At first, the focus was mainly on putting as many listings as possible on a Web site, he said. But now agencies are shifting gears and trying to provide additional tools that will help buyers analyze the information provided by the listings. That means including maps that can help a buyer figure out which neighborhood schools provide special-education services or showing house values and average taxes paid in an area.

“The trend is to provide information that helps consumers get a real sense of the neighborhood,” Mr. Lesswing said.

Next on the technological horizon is electronic transaction management, a service that allows brokers and buyers to track and complete a sale electronically, from the moment a contract is signed until the deal’s closing. A broker essentially creates a Web site where all the parties involved in a sale — from the appraiser and surveyor to the termite inspector and lawyers for every party — can file their reports. So instead of having to send legal documents back and forth, buyers and sellers can scan their information and post it on the Web site.

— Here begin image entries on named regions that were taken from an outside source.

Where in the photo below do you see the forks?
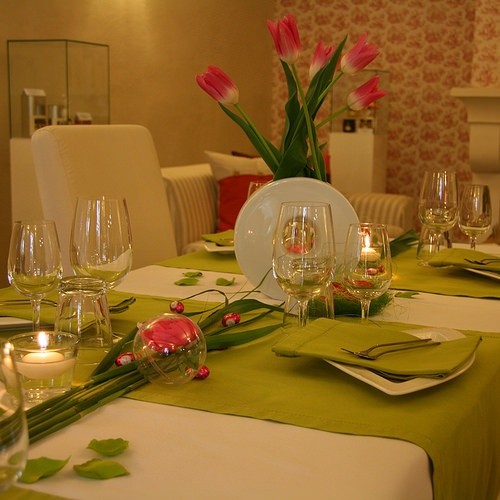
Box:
[341,341,441,361]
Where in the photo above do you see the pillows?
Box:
[206,150,275,234]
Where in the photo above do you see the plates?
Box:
[204,240,236,256]
[0,317,34,330]
[453,264,500,281]
[321,328,476,396]
[387,224,411,243]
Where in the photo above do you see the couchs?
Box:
[164,164,419,255]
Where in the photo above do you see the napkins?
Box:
[198,229,235,245]
[269,317,484,380]
[426,244,500,273]
[0,275,136,335]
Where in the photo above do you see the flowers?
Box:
[195,12,391,179]
[139,315,201,374]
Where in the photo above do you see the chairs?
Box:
[31,122,176,271]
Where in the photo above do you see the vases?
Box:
[232,175,362,304]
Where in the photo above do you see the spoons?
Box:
[0,296,136,314]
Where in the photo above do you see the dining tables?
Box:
[0,233,500,500]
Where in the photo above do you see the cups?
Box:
[281,259,335,324]
[351,233,384,277]
[1,338,29,492]
[6,330,78,407]
[53,276,113,366]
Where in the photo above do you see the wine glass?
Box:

The posted documents include the purchase agreement, disclosure forms, appraisals and inspection reports. Companies that provide the transaction service use a variety of security measures to make sure the information remains confidential.

Buyers and sellers would still have to schedule a closing to sign all the documents, but that could happen just a few days after an offer was accepted, not weeks later.

Mr. Lesswing said only a few hundred out of more than 20,000 real estate agencies across the country now use an electronic transaction system. “It’s really a consumer convenience, but there’s still huge reluctance on the part of consumers to putting their personal information online,” he said.

“But the reluctance is very generational,” he added. “The younger generation of people who were raised on computers would use it in an instant, and a lot of them are just about getting old enough to become home buyers.”